Création 2014-2015

Le public vient partager un verre, pour fêter l’anniversaire de la compagnie. Ce que personne n’imagine, c’est qu’au cours de la fête, la guerre va éclater, plongeant acteurs et spectateurs dans l’univers décalé de la guerre… Public et personnages construisent ensemble une barricade et l’attente commence. Une attente de plusieurs mois. Ici, un camp de réfugiés, de l’autre côté, au-delà de la barricade: l’ennemi, l’Autre. Quand soudain, une silhouette féminine se dresse…

Univers

La situation réaliste désoriente brutalement le public, en le plongeant dans l’absurdité d’un conflit armé. Par décalages successifs, la situation bascule vers d’autres dimensions, absurdes, poétiques.

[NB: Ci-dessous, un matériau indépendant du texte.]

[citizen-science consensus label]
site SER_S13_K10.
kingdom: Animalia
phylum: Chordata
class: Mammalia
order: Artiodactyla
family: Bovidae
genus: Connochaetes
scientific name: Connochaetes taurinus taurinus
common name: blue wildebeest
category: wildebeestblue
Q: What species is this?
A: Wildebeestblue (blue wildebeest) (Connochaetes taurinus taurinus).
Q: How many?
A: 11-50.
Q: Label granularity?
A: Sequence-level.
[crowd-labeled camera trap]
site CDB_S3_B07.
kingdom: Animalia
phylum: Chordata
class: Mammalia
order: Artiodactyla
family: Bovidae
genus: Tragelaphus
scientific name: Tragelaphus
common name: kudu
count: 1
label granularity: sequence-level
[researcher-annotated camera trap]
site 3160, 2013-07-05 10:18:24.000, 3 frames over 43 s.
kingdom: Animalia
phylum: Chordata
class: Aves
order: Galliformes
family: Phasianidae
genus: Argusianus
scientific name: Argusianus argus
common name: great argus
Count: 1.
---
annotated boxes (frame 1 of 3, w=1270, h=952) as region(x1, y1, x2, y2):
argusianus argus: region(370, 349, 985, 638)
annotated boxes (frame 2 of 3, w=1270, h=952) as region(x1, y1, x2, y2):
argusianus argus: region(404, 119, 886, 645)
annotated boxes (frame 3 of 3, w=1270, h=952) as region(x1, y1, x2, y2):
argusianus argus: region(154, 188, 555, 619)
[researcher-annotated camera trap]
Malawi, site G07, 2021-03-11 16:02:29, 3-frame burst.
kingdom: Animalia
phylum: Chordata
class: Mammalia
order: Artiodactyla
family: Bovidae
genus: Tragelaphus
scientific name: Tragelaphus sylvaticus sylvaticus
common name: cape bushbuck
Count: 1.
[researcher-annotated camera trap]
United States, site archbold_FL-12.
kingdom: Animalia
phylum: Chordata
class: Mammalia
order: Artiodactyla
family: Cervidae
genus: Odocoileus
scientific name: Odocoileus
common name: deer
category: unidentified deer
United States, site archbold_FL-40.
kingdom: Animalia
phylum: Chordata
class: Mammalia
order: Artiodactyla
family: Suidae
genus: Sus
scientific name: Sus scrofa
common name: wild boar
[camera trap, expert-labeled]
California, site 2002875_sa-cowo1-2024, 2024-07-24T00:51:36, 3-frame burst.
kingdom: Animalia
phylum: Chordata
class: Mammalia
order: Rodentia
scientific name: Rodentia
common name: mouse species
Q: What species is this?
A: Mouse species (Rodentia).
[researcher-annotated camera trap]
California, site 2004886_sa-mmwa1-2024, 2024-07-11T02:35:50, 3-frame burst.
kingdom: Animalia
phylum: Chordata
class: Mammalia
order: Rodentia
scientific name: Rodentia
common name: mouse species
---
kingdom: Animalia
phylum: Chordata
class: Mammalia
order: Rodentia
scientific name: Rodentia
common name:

L’univers sonore, mélange de voix chuchotées, de sons du quotidien, de cris, de fracas, devient la musique de la guerre. L’environnement perd petit à petit ses couleurs, pour prendre la dimension universelle de la photographie noir et blanc. « Paie ton canon! » raconte la naissance de la vocation d’une reporter de guerre. Une Antigone moderne, qui aurait rencontré Christine Spengler.

Enjeux

Il n’y a qu’une façon de ressentir la guerre : en la vivant. Le scénario, la scénographie, la dimension interactive du dispositif, permettent d’impliquer physiquement le public au cœur des situations. L’état de sidération, lié au canular du début, ne dure qu’un temps. La poésie qui se développe progressivement raconte le vertige de la guerre, entre horreur et fascination. Le cadre urbain des représentations est choisi avec soin, de manière à ce que l’environnement serve de décor au spectacle. De cette manière, le public n’est pas spectateur d’une situation qui se déroule face à lui, mais personnage d’un dispositif au sein duquel il joue un rôle actif, en interaction avec les comédiens du spectacle. Une seule urgence émerge peu à peu: témoigner, pour que tout le monde sache, pour ne pas que ça recommence. Un spectacle pour comprendre de l’intérieur le travail des reporters de guerre.